__FRAGMENTO PROPORCIONADO__:
¿Qué hizo Bogotá, qué hicimos los bogotanos para merecer la suerte que tenemos hoy? Las dos figuras más poderosas de la política nacional están enfrentadas por desavenencias que se están llevando por delante el futuro de la ciudad. Dos figuras que la conocen bien y saben de sus necesidades y apremios.
Las posturas de la Alcaldesa no han caído bien en la Casa de Nariño, que, a su vez, ha dejado derrumbar todo su poder aprisionador sobre Bogotá, con tal de mantener en el limbo iniciativas que prometen –¿prometían?– un avance en su desarrollo.
El Gobierno Nacional se ha atravesado a la posibilidad de ampliar la avenida Boyacá, sigue obsesionado con paralizar la primera línea elevada del metro si este no lleva un buen tramo subterráneo; suspendió más de 160.000 subsidios para familias pobres, está poniendo en duda las licencias ambientales para la ampliación de la autopista Norte, no renuncia a la idea del tranvía para la carrera séptima y quiere a toda costa permitir que el corredor férreo sirva no solo para pasajeros, sino para carga, cuya estación central, ha dicho la misma Alcaldesa, estaría en el corazón de la ciudad. ¿Se imaginan el caos?
De la luna de miel que se profesaban al comienzo, los dos mandatarios han pasado a la indiferencia total. La Alcaldesa no se ha guardado adjetivo contra el primer mandatario y este ha hablado a través de sus ministros y ministras. Ahora, en un acto más de provocación, anuncia la toma de Bogotá en tres localidades claves que, según han expresado los demás candidatos a la alcaldía, lo que pretende es favorecer al protegido del Pacto Histórico.
Nunca antes se había dado la coincidencia de que un alcalde de Bogotá, en pocos años, se hubiera convertido en Presidente. O que después de 400 años una mujer, también de ideas de izquierda, asumiera las riendas de la ciudad. Y que el encuentro entre ambos podría abrir un camino de entendimiento para que Bogotá siguiera siendo una ciudad referente a pesar de sí misma, empujada más por sus nuevos propósitos que por su legado histórico de ser grande, productiva y caótica. Que el hecho de tener dos figuras alternativas permitiría superar las rencillas del pasado para hacer causa común en torno a los desafíos del futuro. Pero no ha sido así.

__EJERCICIO PROPUESTO 1__: Reproduce al pie de la letra el pasaje del texto sobre Bogotá, desde "Las posturas de" hasta "imaginan el caos?".

__FILAS DE DATOS__:
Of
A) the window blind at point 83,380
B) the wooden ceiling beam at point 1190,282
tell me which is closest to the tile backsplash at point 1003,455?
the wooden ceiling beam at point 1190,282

__EJERCICIO PROPUESTO 2__: Transcribe sin cambio alguno todas las filas de datos que aparecen arriba.

__RESPUESTA 1__:
Las posturas de la Alcaldesa no han caído bien en la Casa de Nariño, que, a su vez, ha dejado derrumbar todo su poder aprisionador sobre Bogotá, con tal de mantener en el limbo iniciativas que prometen –¿prometían?– un avance en su desarrollo.
El Gobierno Nacional se ha atravesado a la posibilidad de ampliar la avenida Boyacá, sigue obsesionado con paralizar la primera línea elevada del metro si este no lleva un buen tramo subterráneo; suspendió más de 160.000 subsidios para familias pobres, está poniendo en duda las licencias ambientales para la ampliación de la autopista Norte, no renuncia a la idea del tranvía para la carrera séptima y quiere a toda costa permitir que el corredor férreo sirva no solo para pasajeros, sino para carga, cuya estación central, ha dicho la misma Alcaldesa, estaría en el corazón de la ciudad. ¿Se imaginan el caos?

__RESPUESTA 2__:
Of
A) the window blind at point 83,380
B) the wooden ceiling beam at point 1190,282
tell me which is closest to the tile backsplash at point 1003,455?
the wooden ceiling beam at point 1190,282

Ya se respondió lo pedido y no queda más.